# Written request:
List every step that the watertight geometry meshing workflow walks you through, according to the pipe-mixing excerpt below.

# Selected excerpt:
This example uses the guided workflow for watertight geometry meshing because it is appropriate for geometries that can have no imperfections, such as gaps and leakages.
Workflow tasks
The watertight geometry meshing workflow guides you through these tasks:
Import a CAD geometry
Generate a surface mesh
Describe the geometry
Generate a volume mesh
Problem description
A cold fluid at 20 deg C flows into the pipe through a large inlet. It then mixes
with a warmer fluid at 40 deg C that enters through a smaller inlet located at
the elbow. The pipe dimensions are in inches, and the fluid properties and
boundary conditions are given in SI units. Because the Reynolds number for the
flow at the larger inlet is 50, 800, a turbulent flow model is required.
Example Setup#
Before you can use the watertight geometry meshing workflow, you must set up the example and initialize this workflow.
Perform required imports#
Perform required imports, which includes downloading and importing the geometry file.

# Data lines:
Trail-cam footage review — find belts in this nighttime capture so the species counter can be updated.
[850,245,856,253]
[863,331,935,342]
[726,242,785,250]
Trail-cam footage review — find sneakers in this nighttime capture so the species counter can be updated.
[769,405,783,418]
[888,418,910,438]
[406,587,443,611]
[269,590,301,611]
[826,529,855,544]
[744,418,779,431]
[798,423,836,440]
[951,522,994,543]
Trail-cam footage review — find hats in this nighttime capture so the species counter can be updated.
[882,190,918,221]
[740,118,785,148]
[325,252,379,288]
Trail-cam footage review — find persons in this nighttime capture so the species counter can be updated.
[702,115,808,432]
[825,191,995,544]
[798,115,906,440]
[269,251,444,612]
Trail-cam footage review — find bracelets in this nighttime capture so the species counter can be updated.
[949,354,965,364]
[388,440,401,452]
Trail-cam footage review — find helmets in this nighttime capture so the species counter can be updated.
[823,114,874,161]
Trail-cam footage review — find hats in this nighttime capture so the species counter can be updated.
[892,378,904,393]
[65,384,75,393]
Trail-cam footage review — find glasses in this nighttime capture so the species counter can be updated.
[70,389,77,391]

# Correct result:
Import a CAD geometry
Generate a surface mesh
Describe the geometry
Generate a volume mesh